Among the many signs which line the street the word “Exchange” is to be seen very often. The “Exchanges” are the lowest class lottery offices, and they are doing a good business to-night, as you may see by the number of people passing in and out. The working people have just been paid off, and many of them are here now to squander their earnings in the swindles of the rascals who preside over the “Exchanges.” These deluded creatures represent but a small part of the working class however. The Savings Banks are open to-night, many of them the best and most respectable buildings on the Bowery, and thousands of dollars in very small sums are left here for safe keeping.
Many of the Bowery people, alas, have no money for either the banks or the lottery offices.
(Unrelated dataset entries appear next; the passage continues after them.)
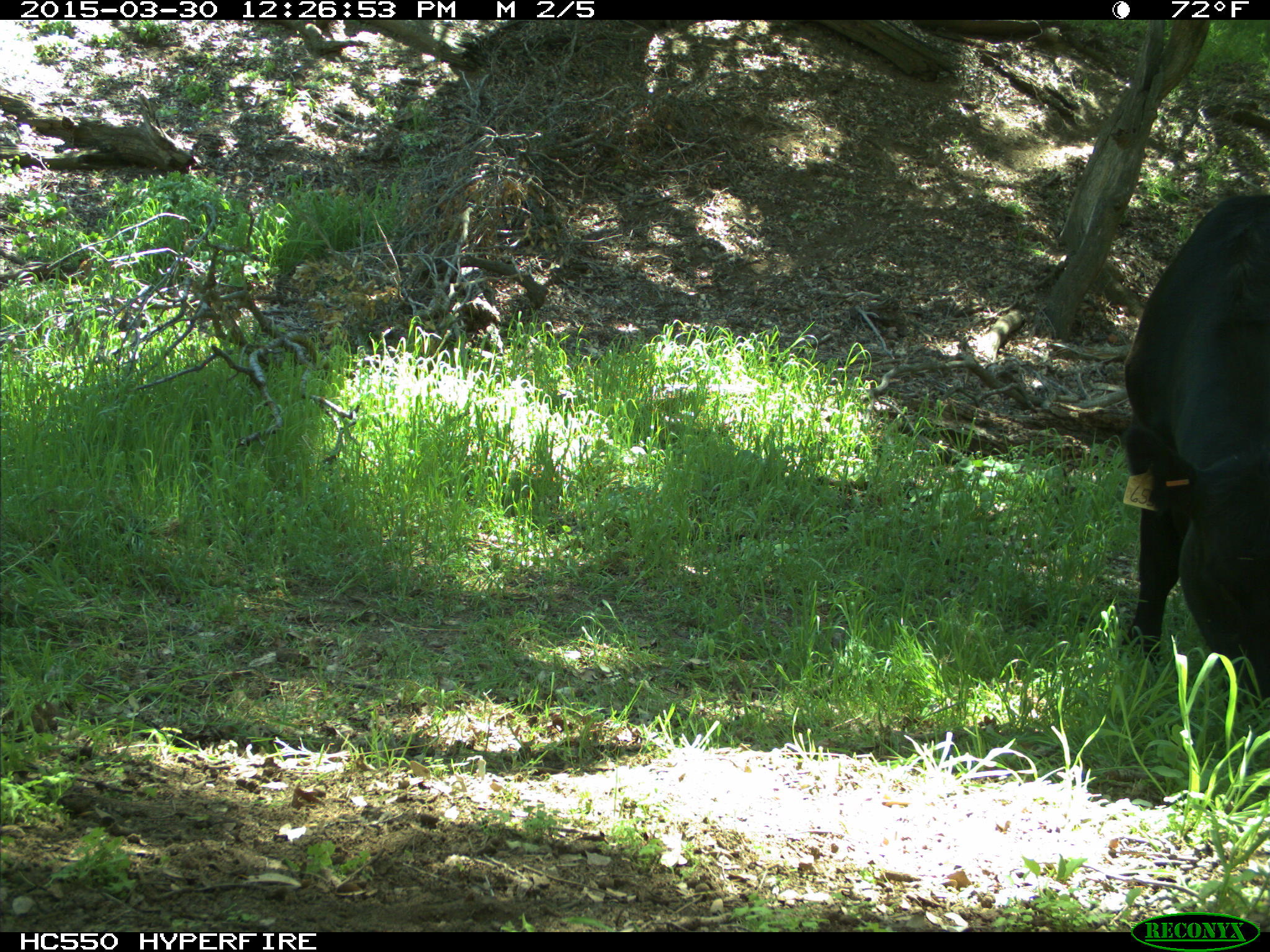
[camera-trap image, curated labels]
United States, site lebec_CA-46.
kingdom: Animalia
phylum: Chordata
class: Mammalia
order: Artiodactyla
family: Bovidae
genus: Bos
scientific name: Bos taurus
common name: domestic cow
Bos taurus (domestic cow).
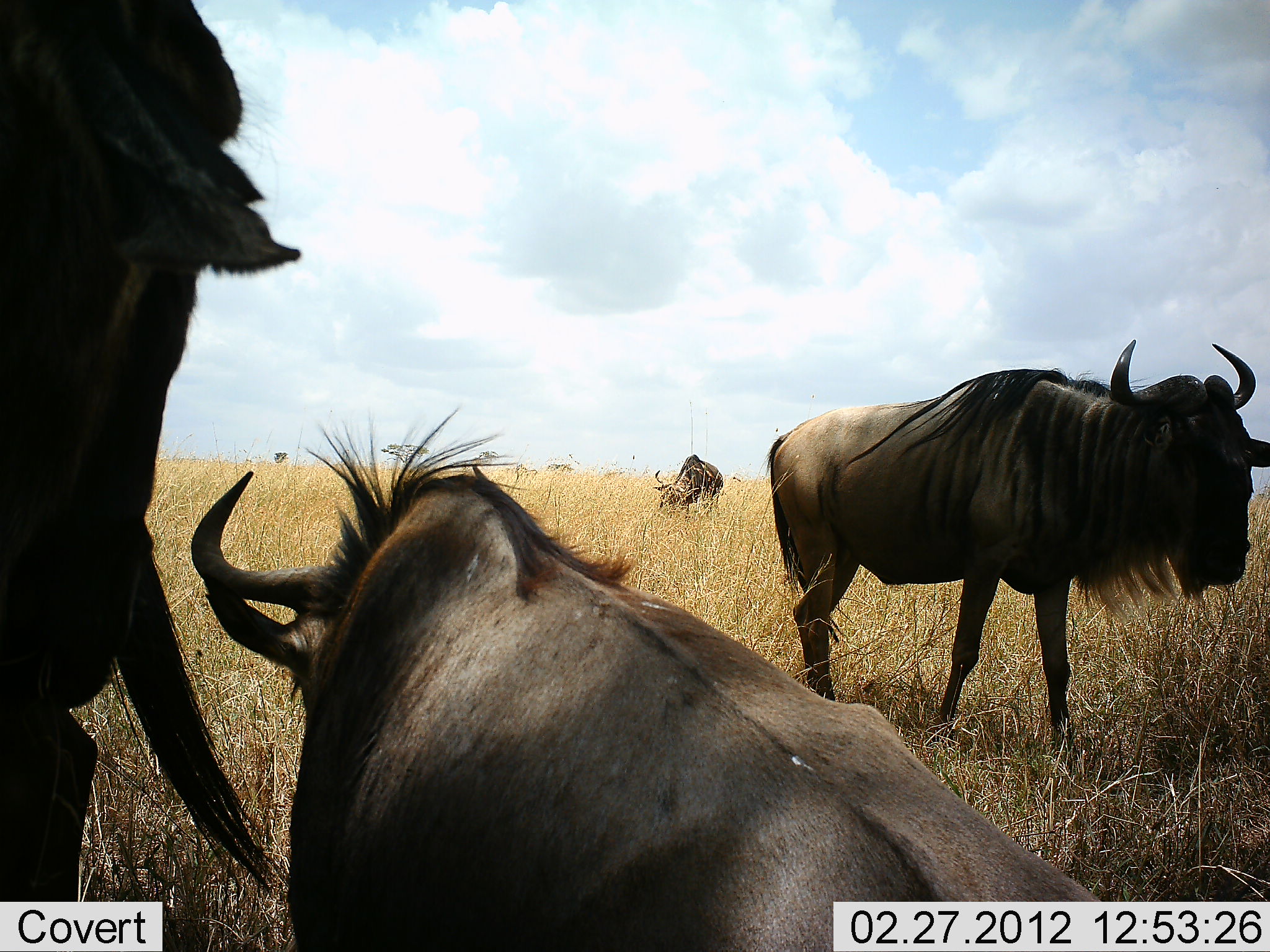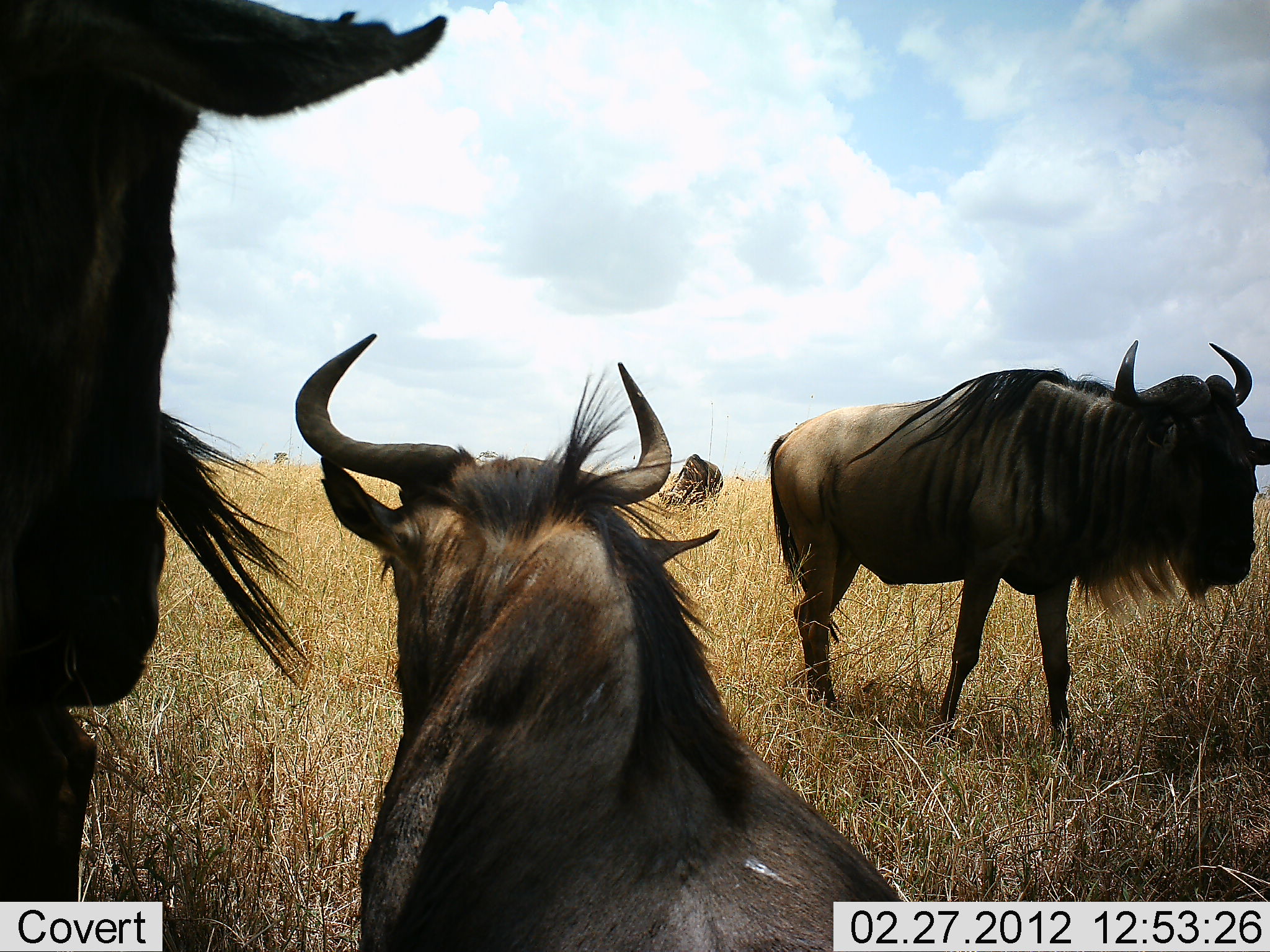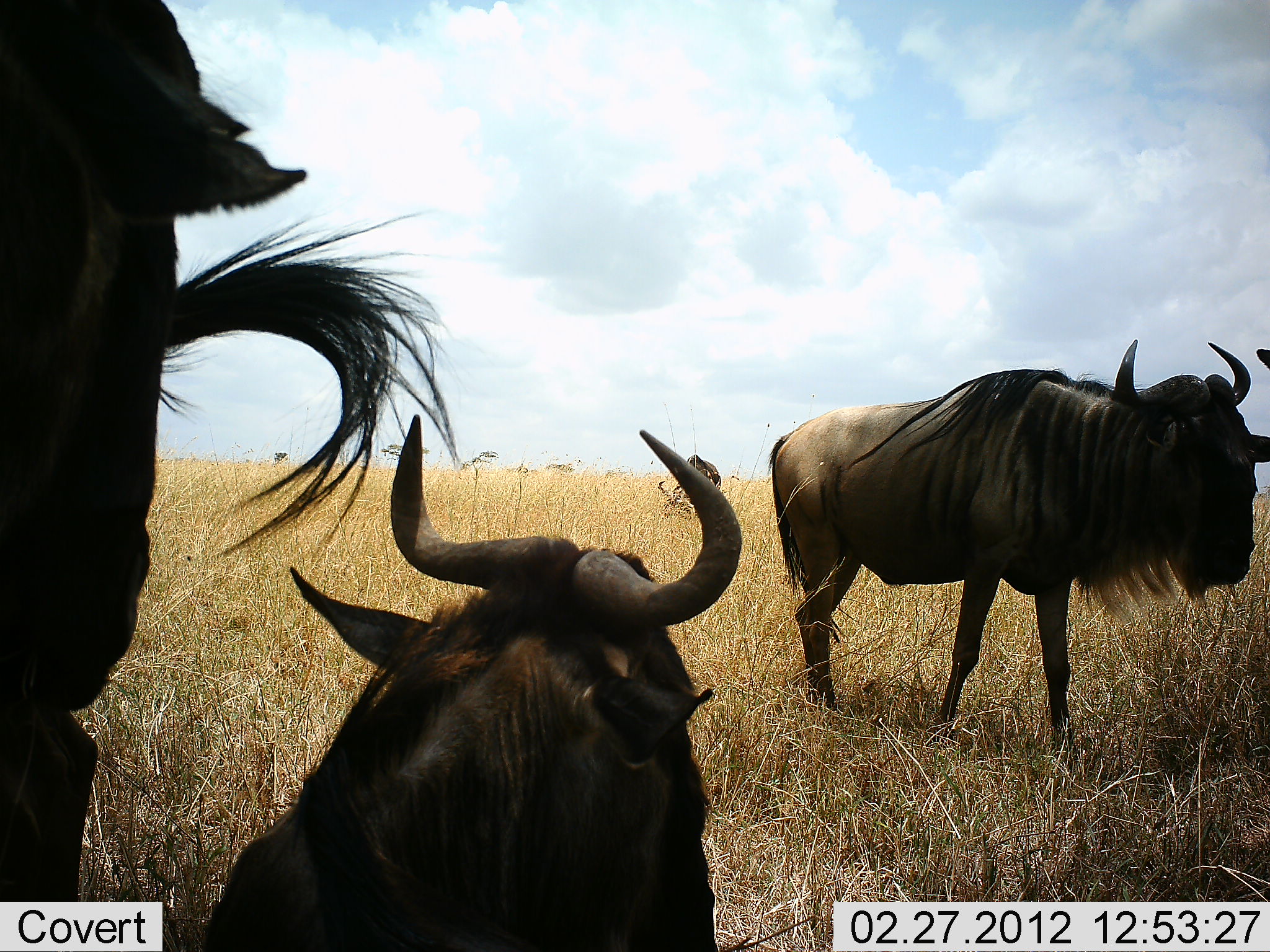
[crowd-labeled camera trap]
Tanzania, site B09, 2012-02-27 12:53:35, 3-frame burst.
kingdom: Animalia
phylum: Chordata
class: Mammalia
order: Artiodactyla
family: Bovidae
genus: Connochaetes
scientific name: Connochaetes taurinus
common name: blue wildebeest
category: wildebeest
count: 4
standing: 83%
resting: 86%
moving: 10%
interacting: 0%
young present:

You may see them coming and going if you will stand by one of the many doors adorned with the three gilt balls. The pawnbrokers are reaping a fine harvest to-night. The windows of these shops are full of unredeemed pledges, and are a sad commentary on the hope of the poor creature who feels so sure she will soon be able to redeem the treasure she has just pawned for a mere pittance.
Down in the cellars the Concert Saloons are in full blast, and the hot foul air comes rushing up the narrow openings as you pass them, laden with the sound of the fearful revelry that is going on below. Occasionally a dog fight, or a struggle between some half drunken men, draws a crowd on the street and brings the police to the spot. At other times there is a rush of human beings and a wild cry of “stop thief,” and the throng sweeps rapidly down the side-walk overturning street stands, and knocking the unwary passer-by off his feet, in its mad chase after some unseen thief. Beggars line the side-walk, many of them professing the most hopeless blindness, but with eyes keen enough to tell the difference between the coins tossed into their hats. The “Bowery Bands,” as the little street musicians are called, are out in force, and you can hear their discordant strains every few squares.
Until long after midnight the scene is the same, and even all through the night the street preserves its air of unrest. Some hopeful vender of Lager Beer is almost always to be found at his post, seek him at what hour you will; and the cheap lodging houses and hotels seem never to close.
Respectable people avoid the Bowery as far as possible at night. Every species of crime and vice is abroad at this time watching for its victims. Those who do not wish to fall into trouble should keep out of the way.